I feel somewhat famous.. =)


----------



## SunnyCait (Jul 30, 2009)

Ooo I love Ruby, too!


----------



## irishbunny (Jul 30, 2009)

*SunnyCait wrote: *


> Ooo I love Ruby, too!


I was thinking of calling my baby bunny that lol!


----------



## SunnyCait (Jul 30, 2009)

I think it's perfect! It's just such a beautiful name.


----------



## NorthernAutumn (Jul 30, 2009)

I would consider naming my daughter/son after one of my Grandparents (Blanche, Inez, Hazel, Jack, Royden/"roy"), with the slim possiblity of a parental middle name (Graham, Candy, Faye).

My name "Autumn" is a bit hard... It was a little hard to have a unique name to go along with my unpopular, dorky self(that hasn't change yet either   )I always wanted to be a Natalie...

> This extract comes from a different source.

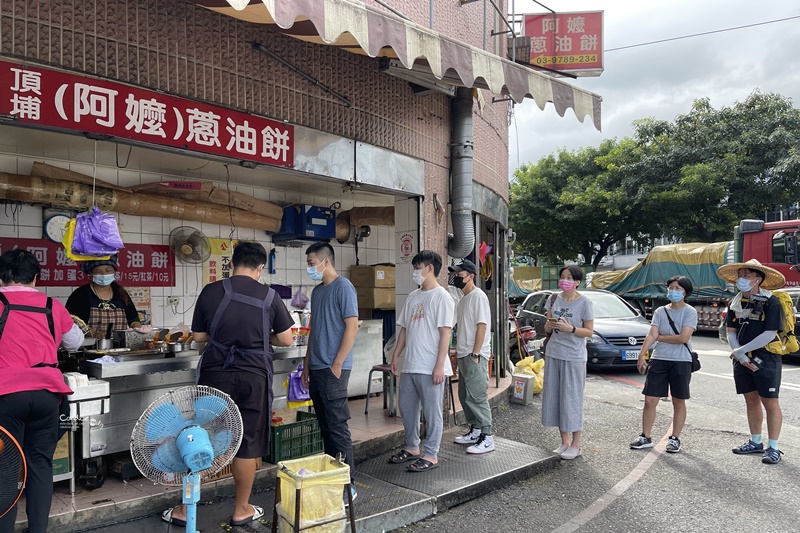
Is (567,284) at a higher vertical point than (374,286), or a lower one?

I kind of like the idea of a name lineage alternating generations, but I also like the idea of one's own name to cut one's own path in life.


----------



## paul2641 (Jul 30, 2009)

*irishbunny wrote: *


> *paul2641 wrote: *
> 
> 
> > *Luvmyzoocrew wrote: *
> ...


It kinda makes me think that you are living someone elses life. Taking there name, I mean when it is a family name passed down.


----------



## irishbunny (Jul 30, 2009)

Mmm well I would have been proud to be named off my Nanas  Plus I was very close to my Grandad so I would love to pass on his name. Different folks different strokes


----------



## SnowyShiloh (Jul 30, 2009)

I like everyone's ideas! We want our kids' names to be not too common (but not weird), timeless, easy to spell and just... names that we like. Elliott will undoubtedly have his name misspelled a lot, but it's one of those names that would be misspelled regardless of whether it's Eliot, Elliot or Elliott. We just think Elliott looks the most "complete" of the three. Its popularity has also been pretty steady over the past 100 years. 

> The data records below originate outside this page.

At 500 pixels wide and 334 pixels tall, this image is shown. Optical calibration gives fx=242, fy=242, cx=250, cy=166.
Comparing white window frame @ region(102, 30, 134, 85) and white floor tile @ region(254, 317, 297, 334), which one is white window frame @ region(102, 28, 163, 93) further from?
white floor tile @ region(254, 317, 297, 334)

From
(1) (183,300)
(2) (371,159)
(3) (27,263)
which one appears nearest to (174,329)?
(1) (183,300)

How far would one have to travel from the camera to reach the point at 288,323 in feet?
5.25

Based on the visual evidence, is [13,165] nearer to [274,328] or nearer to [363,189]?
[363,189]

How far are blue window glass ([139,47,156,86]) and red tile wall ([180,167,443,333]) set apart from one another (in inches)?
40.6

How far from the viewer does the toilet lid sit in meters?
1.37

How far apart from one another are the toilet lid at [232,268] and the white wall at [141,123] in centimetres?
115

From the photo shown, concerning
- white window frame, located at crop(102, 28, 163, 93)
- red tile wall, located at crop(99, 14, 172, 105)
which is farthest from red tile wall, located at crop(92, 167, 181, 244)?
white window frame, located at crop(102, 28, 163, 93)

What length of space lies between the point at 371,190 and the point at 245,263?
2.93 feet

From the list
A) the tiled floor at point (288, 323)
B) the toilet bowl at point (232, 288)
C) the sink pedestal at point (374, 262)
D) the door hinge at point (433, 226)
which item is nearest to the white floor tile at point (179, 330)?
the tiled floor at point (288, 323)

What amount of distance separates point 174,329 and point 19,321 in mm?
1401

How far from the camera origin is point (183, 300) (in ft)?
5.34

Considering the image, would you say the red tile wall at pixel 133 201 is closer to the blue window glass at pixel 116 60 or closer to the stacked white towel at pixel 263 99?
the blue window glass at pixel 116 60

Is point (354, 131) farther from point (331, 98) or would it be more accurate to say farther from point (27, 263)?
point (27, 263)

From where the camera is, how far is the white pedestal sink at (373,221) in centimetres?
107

I am all for naming children after family or other important people. I wouldn't make my kid a junior, but we plan on all of our children having family names as middle names. Elliott will be Elliott George, George after Paul's grandfather and Molly will be Molly Roselaine, the Elaine part after my mother and the Rose part after my great grandmother/me (my middle name is Annarose and my mom's middle name is Elaine). 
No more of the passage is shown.